Deutsche Bank
Venezuela: PDVSA 2? Market likely overreacted. On Wednesday morning, Bloomberg news reported that "Venezuela’s constituent assembly is weighing a proposal to replace PDVSA with a new national energy company (CVE) that would inherit everything except PDVSA’s debt", citing Argus Media reports (which in turn cited David Paravisini, who chairs the assembly’s petroleum, gas, energy and water subcommittee). The report further suggested that "Under the proposal, CVE would absorb all of PDVSA’s administrative, operational and physical assets, including Citgo, but not its liabilities that include debt owed to bondholders, joint venture partners, suppliers and other creditors." This news rekindled a multi-year old idea (and concerns of some market participants) that Venezuela might go this route which bodes poorly for the recovery value for PDVSA bonds. PDVSA bonds fell sharply, falling about 3pts on average, on the back of the report. Sovereign bonds were also affected, falling by 1 - 1.5pts on the day.
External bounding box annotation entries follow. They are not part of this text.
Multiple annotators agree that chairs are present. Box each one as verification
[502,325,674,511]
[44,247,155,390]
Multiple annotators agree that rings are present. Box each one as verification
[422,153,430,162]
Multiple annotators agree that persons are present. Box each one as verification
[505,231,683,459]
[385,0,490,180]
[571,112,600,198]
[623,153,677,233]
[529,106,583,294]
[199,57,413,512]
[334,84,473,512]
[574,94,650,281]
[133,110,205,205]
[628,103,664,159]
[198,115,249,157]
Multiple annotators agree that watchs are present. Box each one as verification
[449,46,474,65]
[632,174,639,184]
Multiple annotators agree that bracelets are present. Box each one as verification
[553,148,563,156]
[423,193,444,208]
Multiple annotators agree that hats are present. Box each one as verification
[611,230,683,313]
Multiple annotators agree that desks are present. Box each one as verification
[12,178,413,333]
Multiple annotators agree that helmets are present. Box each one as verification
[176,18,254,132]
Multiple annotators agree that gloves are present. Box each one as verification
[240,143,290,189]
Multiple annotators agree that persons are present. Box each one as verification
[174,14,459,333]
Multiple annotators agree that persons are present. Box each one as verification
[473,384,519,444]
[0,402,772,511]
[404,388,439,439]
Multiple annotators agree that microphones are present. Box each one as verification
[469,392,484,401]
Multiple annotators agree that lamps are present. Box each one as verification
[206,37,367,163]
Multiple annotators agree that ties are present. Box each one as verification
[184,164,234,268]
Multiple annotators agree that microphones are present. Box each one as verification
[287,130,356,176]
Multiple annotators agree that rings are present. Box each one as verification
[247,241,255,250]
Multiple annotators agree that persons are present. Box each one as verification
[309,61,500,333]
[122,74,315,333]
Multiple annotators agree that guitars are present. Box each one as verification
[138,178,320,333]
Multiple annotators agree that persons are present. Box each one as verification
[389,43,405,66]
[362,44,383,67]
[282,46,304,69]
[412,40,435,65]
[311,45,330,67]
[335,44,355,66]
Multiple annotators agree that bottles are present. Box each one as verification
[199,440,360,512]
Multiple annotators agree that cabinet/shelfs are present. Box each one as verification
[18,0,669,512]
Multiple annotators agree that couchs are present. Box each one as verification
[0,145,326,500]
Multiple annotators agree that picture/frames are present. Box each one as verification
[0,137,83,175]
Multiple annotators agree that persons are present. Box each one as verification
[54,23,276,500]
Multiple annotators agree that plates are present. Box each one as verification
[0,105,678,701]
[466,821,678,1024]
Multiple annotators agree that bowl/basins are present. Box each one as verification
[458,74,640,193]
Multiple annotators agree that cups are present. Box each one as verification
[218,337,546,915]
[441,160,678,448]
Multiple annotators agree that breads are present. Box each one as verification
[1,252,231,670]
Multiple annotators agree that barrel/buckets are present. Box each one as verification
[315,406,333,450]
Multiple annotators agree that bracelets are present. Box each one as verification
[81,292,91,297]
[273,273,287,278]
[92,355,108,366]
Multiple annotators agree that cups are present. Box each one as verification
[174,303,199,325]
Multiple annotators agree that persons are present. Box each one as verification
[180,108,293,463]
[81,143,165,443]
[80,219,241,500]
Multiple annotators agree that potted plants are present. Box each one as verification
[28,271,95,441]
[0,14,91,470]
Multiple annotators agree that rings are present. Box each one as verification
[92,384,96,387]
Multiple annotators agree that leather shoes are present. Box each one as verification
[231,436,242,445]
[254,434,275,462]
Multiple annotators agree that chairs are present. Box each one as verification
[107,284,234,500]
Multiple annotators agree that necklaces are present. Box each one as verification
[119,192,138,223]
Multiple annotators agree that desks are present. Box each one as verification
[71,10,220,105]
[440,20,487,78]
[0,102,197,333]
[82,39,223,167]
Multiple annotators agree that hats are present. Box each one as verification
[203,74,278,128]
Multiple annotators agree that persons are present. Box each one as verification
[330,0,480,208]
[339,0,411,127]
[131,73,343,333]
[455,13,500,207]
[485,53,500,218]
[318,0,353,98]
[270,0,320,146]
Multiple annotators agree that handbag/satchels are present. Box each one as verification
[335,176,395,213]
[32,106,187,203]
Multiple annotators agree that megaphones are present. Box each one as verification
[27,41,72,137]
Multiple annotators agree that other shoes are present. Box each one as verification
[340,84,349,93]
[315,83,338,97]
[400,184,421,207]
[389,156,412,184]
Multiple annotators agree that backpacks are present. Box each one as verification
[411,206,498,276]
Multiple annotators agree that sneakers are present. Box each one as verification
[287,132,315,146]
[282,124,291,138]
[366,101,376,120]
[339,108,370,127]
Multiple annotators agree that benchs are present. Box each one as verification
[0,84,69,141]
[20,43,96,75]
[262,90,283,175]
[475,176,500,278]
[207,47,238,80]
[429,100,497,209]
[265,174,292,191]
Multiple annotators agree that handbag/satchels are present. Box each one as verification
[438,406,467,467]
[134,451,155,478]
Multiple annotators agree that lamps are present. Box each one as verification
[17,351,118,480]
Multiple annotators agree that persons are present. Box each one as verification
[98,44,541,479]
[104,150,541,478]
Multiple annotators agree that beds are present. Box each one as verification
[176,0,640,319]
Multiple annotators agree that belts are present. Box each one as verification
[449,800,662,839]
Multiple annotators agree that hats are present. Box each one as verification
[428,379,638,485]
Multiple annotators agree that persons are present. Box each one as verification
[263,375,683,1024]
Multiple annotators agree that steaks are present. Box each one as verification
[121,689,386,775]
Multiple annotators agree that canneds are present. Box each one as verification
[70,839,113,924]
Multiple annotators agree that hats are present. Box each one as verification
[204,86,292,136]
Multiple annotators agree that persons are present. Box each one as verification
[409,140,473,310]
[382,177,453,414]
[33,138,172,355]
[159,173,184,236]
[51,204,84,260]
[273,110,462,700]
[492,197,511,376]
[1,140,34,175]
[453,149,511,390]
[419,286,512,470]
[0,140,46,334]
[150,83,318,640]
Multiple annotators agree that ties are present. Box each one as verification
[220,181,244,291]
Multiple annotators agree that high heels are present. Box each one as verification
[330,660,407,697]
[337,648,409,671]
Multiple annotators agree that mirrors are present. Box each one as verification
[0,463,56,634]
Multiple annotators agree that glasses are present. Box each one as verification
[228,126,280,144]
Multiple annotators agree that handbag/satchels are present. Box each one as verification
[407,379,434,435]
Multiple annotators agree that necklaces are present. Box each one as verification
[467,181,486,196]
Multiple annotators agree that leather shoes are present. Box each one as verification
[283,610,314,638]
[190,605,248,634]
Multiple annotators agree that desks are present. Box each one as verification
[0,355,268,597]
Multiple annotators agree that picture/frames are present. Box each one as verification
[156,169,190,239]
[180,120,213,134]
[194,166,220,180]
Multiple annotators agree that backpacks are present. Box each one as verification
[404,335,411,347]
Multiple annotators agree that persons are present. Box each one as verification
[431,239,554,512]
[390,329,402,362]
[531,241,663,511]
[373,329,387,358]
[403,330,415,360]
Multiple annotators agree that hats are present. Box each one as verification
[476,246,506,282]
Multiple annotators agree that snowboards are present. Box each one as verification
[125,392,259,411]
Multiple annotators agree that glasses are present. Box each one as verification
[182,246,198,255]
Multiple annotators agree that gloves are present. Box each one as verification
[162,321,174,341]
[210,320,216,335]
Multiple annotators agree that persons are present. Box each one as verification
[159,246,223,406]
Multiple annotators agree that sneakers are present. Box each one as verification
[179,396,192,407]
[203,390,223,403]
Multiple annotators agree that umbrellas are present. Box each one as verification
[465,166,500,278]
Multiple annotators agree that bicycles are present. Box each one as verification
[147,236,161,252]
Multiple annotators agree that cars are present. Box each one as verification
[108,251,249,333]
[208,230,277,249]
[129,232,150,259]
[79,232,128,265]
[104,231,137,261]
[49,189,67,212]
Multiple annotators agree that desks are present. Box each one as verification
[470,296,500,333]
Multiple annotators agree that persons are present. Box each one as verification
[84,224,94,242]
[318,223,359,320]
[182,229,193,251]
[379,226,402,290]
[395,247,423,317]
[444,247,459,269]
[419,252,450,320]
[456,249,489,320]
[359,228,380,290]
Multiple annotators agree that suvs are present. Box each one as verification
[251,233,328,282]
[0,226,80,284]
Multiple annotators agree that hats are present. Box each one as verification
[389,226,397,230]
For the record, we have always been skeptical about this idea. We believe this is even less likely to materialize in the near term. First, if it happened, it would have conflicted with the established signal that PDVSA will make PDVSA 20s's amortization payment due on the 27th in order to avoid a foreclosure on CITGO (even if - in our view - it would likely lose CITGO anyway after the payment). Second, this replacement could have negative impacts on joint ventures, the source of more than 50% of the oil production in Venezuela currently (some estimate puts it higher than 60%). Finally, we struggle to find any tangible benefits for Venezuela to do this at the moment - not like PDVSA would avoid paying any debt it otherwise has to make. We strongly believe this was likely something that got taken out of context, and believe bond prices should - at least partially - retrace the loss incurred on Wednesday.